Мне все это кажется сверхъестественно; не будь это княжна Шаховская, я было думал, что доктор с нею сговорился. За нею смотрит мамушка. Княжна в сомнамбулизме говорит, что мамушка теперь в такой-то комнате, вяжет чулок, и точно правда. Другой раз бредит; ее спрашивают, позвать ли мамушку? «Нет, не трогайте; она, бедная, устала, спит лицом к улице», – и вышло точно так. Княжна сама говорит во сне, какое ей дать лекарство, и назначает препорцию, унциями, и все по-латыни. Все это рассказывала ее мать, которая совсем не лжива.

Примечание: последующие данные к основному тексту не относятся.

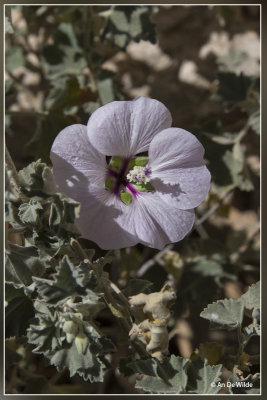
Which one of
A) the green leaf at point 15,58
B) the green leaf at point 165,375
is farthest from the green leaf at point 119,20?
the green leaf at point 165,375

У княжны такие были припадки прежде, что она билась головою об стену, и комната ее вся обита матрасами. Она в декабре объявила, что 17-го будет при смерти (и была), что 25 января совсем выздоровеет; ей 14 лет, она очень расслаблена. Все это столь же чудесно, как и свадьба Боголюбова.
Константин. С.-Петербург, 21 января 1821 года
У нашего князя Василия был наемный лакей, прекрасный человек, служивший прежде у Воронцова. Он чувствовал себя немного нездоровым; знакомый ему цирюльник взялся его вылечить, дал ему порошок, от которого должно было его немного послабить. Тот несчастный со всей доверенностью принял лекарство, – сделались страшные колики, рвота кровью; позвали докторов, которые тотчас объявили, что он отравлен и никак жить не может. Он действительно через четверть часа и умер. В эту минуту приходит цирюльник с веселым лицом узнать о своем больном; его берут за ворот и в полицию. Нашли, что он дал ему порцию какого-то яда в 220 раз более, нежели оный употребляется даже в лекарство, чтобы как сильное средство помочь. И все это по глупости, самолюбию и в надежде получить какой-нибудь рубль за лечение и сделать себе репутацию. Расскажи это, без последних замечаний, Попандопуло.
На сих днях застрелился Преображенский офицер, коего имя не упомню. Говорят, оставил письмо, коим просил не стараться узнать о причине. Также на сих днях умер Толстой, внук князя Кутузова, мальчик прекрасный, о коем все сожалеют. Бедная мать его теряет уже второго сына взрослого. Она в Москве. В заключение еще трагический анекдот. Молодая 22-летняя жена богатого извозчика отравила мужа своего, подложив мышьяка в чае. Он тотчас умер, а она тотчас призналась. У нее был любовник.